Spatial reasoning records
========================================
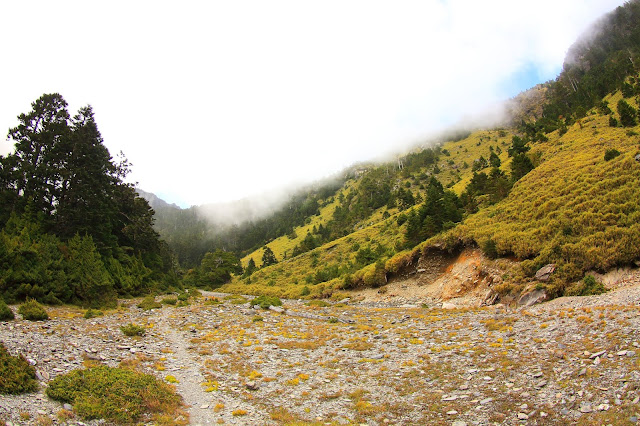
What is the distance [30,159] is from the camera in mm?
37281

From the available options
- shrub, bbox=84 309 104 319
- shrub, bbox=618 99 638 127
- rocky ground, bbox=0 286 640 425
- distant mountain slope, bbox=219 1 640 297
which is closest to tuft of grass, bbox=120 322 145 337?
rocky ground, bbox=0 286 640 425

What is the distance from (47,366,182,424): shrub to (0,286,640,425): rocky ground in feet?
1.59

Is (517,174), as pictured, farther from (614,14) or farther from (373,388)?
(614,14)

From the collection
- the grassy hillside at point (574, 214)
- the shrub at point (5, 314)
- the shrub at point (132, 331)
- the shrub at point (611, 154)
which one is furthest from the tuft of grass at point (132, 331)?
the shrub at point (611, 154)

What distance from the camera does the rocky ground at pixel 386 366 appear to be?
929cm

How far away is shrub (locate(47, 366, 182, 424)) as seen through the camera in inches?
367

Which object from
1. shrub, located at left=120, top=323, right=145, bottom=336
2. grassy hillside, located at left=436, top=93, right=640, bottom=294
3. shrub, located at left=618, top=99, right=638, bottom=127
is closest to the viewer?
shrub, located at left=120, top=323, right=145, bottom=336

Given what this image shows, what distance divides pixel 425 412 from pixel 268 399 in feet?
19.1

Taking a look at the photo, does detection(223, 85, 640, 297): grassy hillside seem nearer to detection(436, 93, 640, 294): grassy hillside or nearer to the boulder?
detection(436, 93, 640, 294): grassy hillside

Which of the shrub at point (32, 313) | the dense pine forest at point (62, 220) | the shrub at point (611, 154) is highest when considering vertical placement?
the dense pine forest at point (62, 220)

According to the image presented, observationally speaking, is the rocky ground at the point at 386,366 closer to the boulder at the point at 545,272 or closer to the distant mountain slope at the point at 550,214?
the boulder at the point at 545,272

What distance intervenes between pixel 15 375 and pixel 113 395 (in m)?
2.78

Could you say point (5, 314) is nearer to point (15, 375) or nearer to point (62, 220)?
point (15, 375)

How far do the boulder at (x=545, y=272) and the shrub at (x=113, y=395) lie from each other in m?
28.4
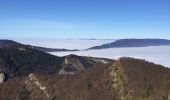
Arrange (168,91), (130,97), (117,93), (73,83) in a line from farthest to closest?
(73,83) → (117,93) → (130,97) → (168,91)

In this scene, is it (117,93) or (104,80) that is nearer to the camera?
(117,93)

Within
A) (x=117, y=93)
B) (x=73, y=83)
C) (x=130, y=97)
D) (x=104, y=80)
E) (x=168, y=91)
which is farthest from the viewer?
(x=73, y=83)

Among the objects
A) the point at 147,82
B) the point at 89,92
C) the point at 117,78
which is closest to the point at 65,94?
the point at 89,92

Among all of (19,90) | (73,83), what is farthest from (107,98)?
(19,90)

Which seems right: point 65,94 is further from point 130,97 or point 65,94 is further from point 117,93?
point 130,97

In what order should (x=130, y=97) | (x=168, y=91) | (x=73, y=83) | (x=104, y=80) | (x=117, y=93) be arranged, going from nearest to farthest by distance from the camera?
(x=168, y=91), (x=130, y=97), (x=117, y=93), (x=104, y=80), (x=73, y=83)

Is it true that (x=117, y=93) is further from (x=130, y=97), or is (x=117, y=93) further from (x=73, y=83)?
(x=73, y=83)
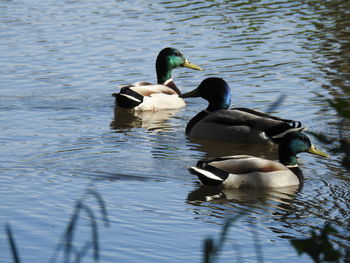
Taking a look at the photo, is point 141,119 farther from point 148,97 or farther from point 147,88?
point 147,88

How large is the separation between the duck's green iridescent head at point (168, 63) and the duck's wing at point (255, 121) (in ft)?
9.43

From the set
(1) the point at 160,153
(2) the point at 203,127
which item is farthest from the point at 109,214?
(2) the point at 203,127

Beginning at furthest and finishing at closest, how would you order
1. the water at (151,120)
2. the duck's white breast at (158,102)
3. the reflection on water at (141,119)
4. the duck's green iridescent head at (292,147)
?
the duck's white breast at (158,102), the reflection on water at (141,119), the duck's green iridescent head at (292,147), the water at (151,120)

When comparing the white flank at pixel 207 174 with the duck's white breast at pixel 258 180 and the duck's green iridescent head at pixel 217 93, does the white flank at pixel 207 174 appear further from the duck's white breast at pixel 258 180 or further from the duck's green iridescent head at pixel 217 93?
the duck's green iridescent head at pixel 217 93

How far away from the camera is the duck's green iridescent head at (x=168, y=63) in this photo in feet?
46.3

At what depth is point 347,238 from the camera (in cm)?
662

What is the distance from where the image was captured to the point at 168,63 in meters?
14.1

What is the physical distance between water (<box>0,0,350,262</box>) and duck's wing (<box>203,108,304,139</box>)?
0.30m

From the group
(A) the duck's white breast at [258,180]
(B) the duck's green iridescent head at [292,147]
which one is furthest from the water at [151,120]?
(B) the duck's green iridescent head at [292,147]

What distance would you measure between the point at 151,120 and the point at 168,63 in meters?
1.76

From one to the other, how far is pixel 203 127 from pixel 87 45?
590cm

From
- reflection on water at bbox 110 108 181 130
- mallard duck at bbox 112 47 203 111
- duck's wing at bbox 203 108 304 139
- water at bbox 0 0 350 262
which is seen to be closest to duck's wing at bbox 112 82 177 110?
mallard duck at bbox 112 47 203 111

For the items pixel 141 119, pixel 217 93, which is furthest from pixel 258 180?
pixel 141 119

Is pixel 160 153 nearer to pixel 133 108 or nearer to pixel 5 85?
pixel 133 108
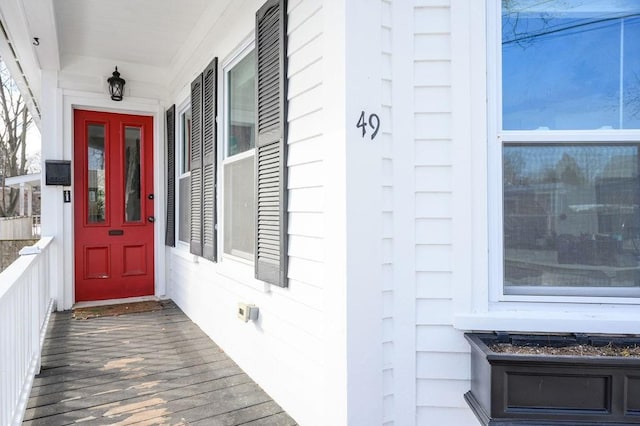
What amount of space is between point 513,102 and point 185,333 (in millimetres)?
3195

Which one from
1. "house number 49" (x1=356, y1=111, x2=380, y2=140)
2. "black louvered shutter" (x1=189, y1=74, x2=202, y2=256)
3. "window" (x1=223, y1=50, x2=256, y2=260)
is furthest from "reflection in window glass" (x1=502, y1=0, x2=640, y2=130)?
"black louvered shutter" (x1=189, y1=74, x2=202, y2=256)

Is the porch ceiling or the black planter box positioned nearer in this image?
the black planter box

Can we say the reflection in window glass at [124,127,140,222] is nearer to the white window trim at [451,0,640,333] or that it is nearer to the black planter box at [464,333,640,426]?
the white window trim at [451,0,640,333]

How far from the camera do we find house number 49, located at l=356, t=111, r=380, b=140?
173 centimetres

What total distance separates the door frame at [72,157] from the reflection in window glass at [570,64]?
4.23 m

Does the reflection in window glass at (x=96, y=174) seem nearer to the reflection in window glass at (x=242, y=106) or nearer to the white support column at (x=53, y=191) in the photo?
the white support column at (x=53, y=191)

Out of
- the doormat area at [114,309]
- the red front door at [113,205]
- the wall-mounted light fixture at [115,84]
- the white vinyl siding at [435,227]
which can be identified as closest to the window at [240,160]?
the white vinyl siding at [435,227]

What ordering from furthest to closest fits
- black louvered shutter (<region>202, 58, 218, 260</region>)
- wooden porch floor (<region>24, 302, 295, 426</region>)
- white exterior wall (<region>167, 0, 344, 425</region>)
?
black louvered shutter (<region>202, 58, 218, 260</region>) → wooden porch floor (<region>24, 302, 295, 426</region>) → white exterior wall (<region>167, 0, 344, 425</region>)

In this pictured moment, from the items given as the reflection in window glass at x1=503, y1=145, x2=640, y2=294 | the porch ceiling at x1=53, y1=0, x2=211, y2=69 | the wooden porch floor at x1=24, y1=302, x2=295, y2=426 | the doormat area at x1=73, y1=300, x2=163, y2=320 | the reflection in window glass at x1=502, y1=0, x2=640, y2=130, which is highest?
the porch ceiling at x1=53, y1=0, x2=211, y2=69

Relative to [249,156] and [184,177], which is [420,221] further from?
[184,177]

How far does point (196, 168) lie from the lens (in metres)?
3.85

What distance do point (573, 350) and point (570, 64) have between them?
1166mm

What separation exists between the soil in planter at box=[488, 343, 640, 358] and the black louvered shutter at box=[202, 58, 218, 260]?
2.34 m

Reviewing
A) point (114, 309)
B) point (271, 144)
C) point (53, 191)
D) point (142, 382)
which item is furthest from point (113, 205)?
point (271, 144)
========================================
*Work to complete*: Starting with the line that contains "In this pictured", return each line through the last one of the data above, exactly as written and nothing more.

*Exercise solution*:
In this pictured moment, from the items given as the reflection in window glass at x1=503, y1=145, x2=640, y2=294 | the porch ceiling at x1=53, y1=0, x2=211, y2=69 | the wooden porch floor at x1=24, y1=302, x2=295, y2=426 | the doormat area at x1=73, y1=300, x2=163, y2=320 | the reflection in window glass at x1=502, y1=0, x2=640, y2=130, which is highest?
the porch ceiling at x1=53, y1=0, x2=211, y2=69

Relative to [249,156] and [184,177], which is [420,221] further from?
[184,177]

How far does point (196, 168) lie from the lens (in metres)?
3.85

What distance do point (573, 350) and point (570, 64) have between them?
1166mm

What separation exists between the soil in planter at box=[488, 343, 640, 358] and the black louvered shutter at box=[202, 58, 218, 260]?
2.34 m

Reviewing
A) point (114, 309)
B) point (271, 144)
C) point (53, 191)
D) point (142, 382)
which item is furthest from point (113, 205)?
point (271, 144)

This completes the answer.